3) Faça um dia de cada vez. Nossos cérebros estão conectados para planejar o futuro. No momento, não temos informações suficientes sobre como essa pandemia será planejada para seis meses seguintes. Se/quando você perceber que seu cérebro está começando a se transformar em pensamentos e preocupações futuras, faça uma pausa consciente e lembre-se de fazer um dia de cada vez. Faça o que precisa ser feito hoje e depois cuide de amanhã, quando chegar: amanhã. Quando se trata de informações, quanto mais perto você ficar, mais claramente você será capaz de pensar. Por exemplo, você pode verificar consigo agora mesmo para ver se está com fome ou com sede. Com base nessas informações, você pode decidir se precisa comer ou beber alguma coisa. Você não pode se lembrar apenas de fazer um dia de cada vez, mas, se necessário, para ajudá-lo a manter a calma, use uma escala de tempo ainda menor. Pergunte: O que preciso fazer a esta hora? Faça o dia de hora em hora, minuto a minuto, e mesmo momento a momento, se é isso que é necessário para permanecer no chão no momento presente.

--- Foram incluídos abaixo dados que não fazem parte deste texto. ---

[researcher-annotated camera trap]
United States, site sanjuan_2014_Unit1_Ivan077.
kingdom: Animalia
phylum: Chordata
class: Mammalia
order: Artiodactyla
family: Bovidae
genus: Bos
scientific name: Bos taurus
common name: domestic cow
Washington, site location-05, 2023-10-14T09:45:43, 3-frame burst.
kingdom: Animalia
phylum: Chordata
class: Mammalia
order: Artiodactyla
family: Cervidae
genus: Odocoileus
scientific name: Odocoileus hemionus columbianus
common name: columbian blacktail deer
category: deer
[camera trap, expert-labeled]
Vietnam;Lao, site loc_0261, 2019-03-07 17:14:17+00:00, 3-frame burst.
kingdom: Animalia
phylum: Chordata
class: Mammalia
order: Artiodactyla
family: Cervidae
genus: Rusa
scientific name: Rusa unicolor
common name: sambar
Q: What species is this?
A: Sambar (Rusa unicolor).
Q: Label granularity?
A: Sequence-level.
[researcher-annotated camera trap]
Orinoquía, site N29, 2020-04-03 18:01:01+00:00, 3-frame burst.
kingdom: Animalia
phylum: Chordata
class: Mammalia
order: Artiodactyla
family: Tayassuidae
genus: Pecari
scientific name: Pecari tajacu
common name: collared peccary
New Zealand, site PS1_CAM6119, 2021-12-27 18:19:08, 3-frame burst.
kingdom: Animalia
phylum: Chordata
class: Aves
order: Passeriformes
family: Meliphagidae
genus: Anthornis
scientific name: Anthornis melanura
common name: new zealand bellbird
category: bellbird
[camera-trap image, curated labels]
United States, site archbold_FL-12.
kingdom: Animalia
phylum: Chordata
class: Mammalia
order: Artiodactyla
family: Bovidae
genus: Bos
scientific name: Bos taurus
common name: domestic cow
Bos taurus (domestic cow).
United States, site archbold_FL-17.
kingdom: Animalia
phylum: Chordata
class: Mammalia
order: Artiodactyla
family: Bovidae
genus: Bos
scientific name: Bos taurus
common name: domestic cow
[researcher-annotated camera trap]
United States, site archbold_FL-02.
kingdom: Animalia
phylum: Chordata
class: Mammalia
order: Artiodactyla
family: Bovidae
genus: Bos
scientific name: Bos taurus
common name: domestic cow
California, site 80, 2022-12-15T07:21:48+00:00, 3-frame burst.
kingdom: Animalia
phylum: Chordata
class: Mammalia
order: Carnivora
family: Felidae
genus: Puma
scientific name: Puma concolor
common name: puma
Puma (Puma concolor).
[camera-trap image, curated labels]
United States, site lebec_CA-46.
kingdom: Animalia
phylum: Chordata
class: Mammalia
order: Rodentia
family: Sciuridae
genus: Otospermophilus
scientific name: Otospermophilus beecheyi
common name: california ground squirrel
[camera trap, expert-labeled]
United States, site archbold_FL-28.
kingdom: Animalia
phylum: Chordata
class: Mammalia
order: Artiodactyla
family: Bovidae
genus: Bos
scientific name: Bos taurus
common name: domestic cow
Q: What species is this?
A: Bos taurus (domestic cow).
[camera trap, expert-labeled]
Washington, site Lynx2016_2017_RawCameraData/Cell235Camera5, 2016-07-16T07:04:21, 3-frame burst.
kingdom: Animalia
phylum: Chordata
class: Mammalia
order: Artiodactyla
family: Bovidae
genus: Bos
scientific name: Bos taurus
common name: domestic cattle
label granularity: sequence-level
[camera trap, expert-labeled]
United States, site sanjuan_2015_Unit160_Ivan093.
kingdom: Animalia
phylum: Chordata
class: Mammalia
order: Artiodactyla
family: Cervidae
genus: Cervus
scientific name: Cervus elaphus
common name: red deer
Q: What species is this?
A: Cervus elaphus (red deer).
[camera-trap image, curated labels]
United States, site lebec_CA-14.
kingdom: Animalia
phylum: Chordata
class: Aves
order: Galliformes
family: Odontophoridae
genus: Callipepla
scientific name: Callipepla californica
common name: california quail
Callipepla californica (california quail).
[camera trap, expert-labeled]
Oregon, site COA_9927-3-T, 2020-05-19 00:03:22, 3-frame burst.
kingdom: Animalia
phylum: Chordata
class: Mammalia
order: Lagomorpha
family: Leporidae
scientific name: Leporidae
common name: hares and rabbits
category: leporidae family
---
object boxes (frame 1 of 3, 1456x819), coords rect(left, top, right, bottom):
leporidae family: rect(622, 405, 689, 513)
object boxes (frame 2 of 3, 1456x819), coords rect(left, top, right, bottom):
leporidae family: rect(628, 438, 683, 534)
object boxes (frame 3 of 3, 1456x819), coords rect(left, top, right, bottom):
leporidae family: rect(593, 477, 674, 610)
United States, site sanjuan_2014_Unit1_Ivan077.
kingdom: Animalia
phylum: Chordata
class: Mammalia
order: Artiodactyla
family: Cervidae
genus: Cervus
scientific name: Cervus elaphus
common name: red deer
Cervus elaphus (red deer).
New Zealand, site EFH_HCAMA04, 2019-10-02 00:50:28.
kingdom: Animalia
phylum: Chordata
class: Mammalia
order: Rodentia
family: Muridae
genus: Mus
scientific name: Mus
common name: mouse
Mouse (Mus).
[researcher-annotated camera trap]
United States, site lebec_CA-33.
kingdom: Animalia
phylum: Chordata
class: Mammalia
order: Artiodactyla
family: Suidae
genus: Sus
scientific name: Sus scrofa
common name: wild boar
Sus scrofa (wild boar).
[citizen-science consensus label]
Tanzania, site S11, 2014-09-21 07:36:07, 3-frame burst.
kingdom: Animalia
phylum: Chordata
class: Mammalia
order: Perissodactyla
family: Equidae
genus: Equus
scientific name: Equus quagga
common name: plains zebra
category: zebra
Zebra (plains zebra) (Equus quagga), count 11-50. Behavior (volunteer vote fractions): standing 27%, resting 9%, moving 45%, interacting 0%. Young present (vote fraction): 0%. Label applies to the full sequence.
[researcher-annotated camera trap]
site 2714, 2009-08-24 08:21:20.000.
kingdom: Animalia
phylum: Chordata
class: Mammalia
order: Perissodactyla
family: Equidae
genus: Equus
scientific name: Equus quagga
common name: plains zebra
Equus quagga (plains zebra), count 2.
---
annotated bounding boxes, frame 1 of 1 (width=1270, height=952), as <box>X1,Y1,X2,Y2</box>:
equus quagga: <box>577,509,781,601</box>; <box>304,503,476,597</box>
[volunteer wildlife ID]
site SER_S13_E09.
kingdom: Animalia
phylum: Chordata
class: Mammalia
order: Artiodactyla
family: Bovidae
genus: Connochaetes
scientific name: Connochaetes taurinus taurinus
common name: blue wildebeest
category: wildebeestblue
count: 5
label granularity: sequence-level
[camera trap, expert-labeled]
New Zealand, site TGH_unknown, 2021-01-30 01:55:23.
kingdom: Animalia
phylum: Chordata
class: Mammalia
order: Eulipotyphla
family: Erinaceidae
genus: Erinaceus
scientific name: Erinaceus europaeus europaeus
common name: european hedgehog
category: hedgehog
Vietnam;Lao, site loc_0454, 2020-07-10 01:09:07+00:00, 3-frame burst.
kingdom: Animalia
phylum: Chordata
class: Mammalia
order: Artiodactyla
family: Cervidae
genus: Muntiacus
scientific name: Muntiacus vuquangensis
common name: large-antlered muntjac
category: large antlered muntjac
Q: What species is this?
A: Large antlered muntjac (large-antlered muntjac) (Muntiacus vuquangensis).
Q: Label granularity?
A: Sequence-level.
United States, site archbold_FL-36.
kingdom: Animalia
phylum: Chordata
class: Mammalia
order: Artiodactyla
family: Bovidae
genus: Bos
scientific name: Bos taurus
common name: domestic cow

Saber que a incerteza pode espalhar o contágio social através do vetor viral da ansiedade e associá-lo a algumas práticas simples de atenção plena pode ajudar a todos nós permanecer mentalmente conectados e espalhar a calma em vez de germes. Em momentos de dúvida, use as práticas acima para acalmar sua mente, permanecer presente e seguir em frente.